What is being asked:
Decide whether each statement agrees with the motor oil and fuel economy text below. Answer yes or no, and quote the words from the text that decide it.
(a) In the Four-Ball Wear Test, a larger wear scar indicates better protection.
(b) Aggressive driving can lower gas mileage by 33 percent at highway speeds.
(c) Each 5 mph driven over 60 mph is likened to paying an extra $0.50 per gallon for gas.

Document extract:
————

The Four-Ball Wear Test evaluates the protection provided by engine oil under conditions of pressure and sliding motion. The size of the scar left as a result of the test determines the amount of wear protection the lubricant provides. The smaller the wear scar, the better the protection. Tests show that AMSOIL 10W-30 Synthetic Motor Oil has better antiwear performance than all other oils tested. With AMSOIL Synthetic Motor Oil, engine life can be extended and major repairs are often reduced.

Step 1: Learn Better Driving Habbits

Aggressive driving such as speeding, rapid acceleration and braking  wastes gas. It can lower your gas mileage by 33 percent at highway speeds and by 5 percent around town. Sensible driving is also safer for you and others, so you may save more than gas money. It’s important to learn to relax while you drive.   Feeling anxious or trying to “rush” to your destination is costing you much more than you realize.

Step 2:  Slow Down (Follow the speed limit)

Graph: Fuel vs. Speed

While each vehicle reaches its optimal fuel economy at a different speed (or range of speeds), gas mileage usually decreases rapidly at speeds above 60 mph. As a rule of thumb, you can assume that each 5 mph you drive over 60 mph is like paying an additional $0.20 per gallon for gas. Observing the speed limit is also safer.

————

Entries:
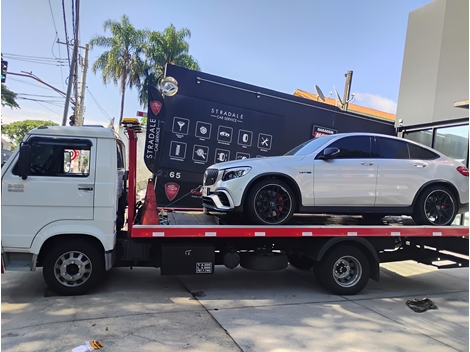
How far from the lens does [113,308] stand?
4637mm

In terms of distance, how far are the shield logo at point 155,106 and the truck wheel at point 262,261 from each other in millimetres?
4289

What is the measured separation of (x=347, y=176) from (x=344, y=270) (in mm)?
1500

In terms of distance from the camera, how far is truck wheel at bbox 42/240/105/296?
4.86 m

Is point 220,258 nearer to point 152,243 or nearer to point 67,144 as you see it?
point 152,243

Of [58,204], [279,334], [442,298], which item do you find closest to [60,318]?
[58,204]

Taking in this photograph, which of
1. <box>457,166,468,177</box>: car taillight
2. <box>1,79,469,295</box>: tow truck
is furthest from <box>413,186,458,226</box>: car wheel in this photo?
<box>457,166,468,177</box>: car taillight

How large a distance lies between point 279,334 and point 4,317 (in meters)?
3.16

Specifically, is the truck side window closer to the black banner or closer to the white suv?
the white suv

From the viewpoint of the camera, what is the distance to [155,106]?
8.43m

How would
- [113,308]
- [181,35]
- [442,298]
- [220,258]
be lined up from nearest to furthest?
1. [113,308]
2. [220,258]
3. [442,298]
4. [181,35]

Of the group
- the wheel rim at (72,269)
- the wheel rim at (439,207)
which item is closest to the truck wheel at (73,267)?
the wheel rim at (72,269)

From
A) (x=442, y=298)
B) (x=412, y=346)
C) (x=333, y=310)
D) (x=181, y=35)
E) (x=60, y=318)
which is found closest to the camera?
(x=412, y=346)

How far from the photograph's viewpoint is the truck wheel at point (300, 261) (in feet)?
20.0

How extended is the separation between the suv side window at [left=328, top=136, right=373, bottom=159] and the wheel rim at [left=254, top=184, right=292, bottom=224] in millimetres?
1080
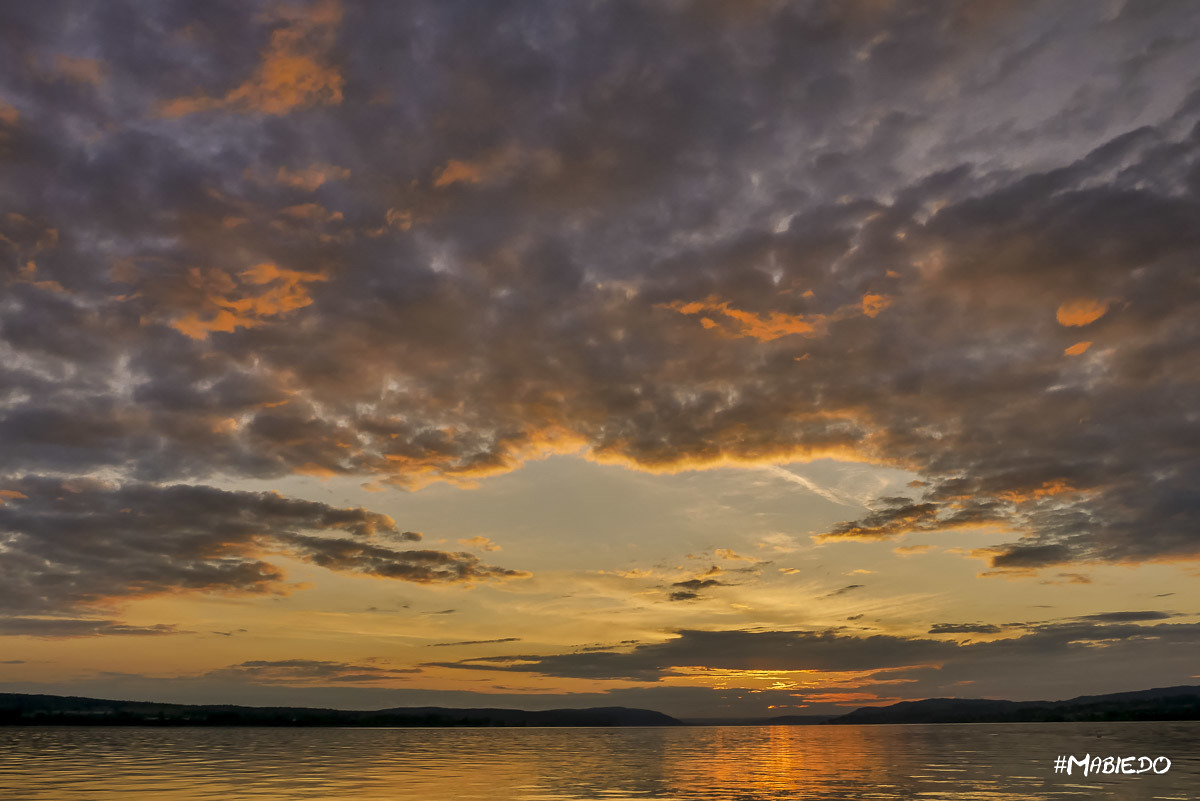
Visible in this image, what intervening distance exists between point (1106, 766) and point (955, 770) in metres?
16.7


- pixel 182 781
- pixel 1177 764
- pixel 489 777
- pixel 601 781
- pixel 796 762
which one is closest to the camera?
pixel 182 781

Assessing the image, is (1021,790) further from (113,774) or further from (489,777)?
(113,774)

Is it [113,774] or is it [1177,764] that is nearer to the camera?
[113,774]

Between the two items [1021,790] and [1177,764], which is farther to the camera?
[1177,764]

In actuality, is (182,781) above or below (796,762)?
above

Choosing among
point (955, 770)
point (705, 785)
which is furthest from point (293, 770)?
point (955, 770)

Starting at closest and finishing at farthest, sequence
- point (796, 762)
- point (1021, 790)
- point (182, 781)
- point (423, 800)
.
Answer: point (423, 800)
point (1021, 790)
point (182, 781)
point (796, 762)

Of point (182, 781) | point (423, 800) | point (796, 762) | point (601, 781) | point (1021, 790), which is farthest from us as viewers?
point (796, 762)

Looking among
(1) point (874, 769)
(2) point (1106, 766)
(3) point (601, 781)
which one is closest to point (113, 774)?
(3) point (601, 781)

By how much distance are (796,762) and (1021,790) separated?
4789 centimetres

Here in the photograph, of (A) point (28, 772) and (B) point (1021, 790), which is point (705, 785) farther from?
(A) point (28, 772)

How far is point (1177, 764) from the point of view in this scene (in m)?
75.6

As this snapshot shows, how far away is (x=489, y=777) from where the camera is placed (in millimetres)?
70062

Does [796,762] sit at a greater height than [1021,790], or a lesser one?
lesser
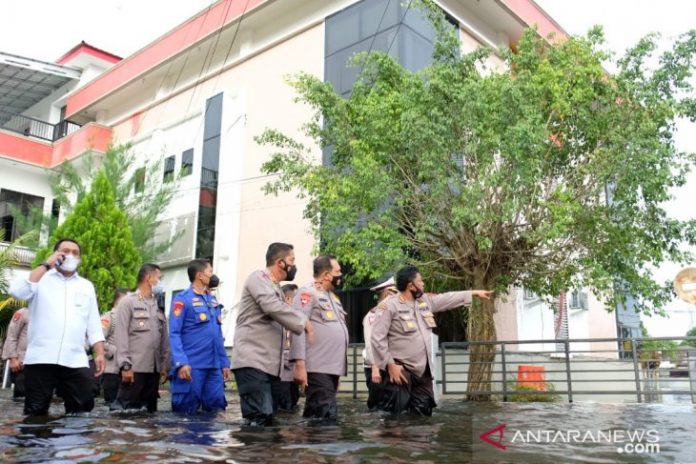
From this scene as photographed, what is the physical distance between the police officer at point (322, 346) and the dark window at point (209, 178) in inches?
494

————

Answer to the exercise:
(a) No: "The smaller the wear scar, the better the protection."
(b) Yes: "It can lower your gas mileage by 33 percent at highway speeds"
(c) No: "each 5 mph you drive over 60 mph is like paying an additional $0.20 per gallon for gas"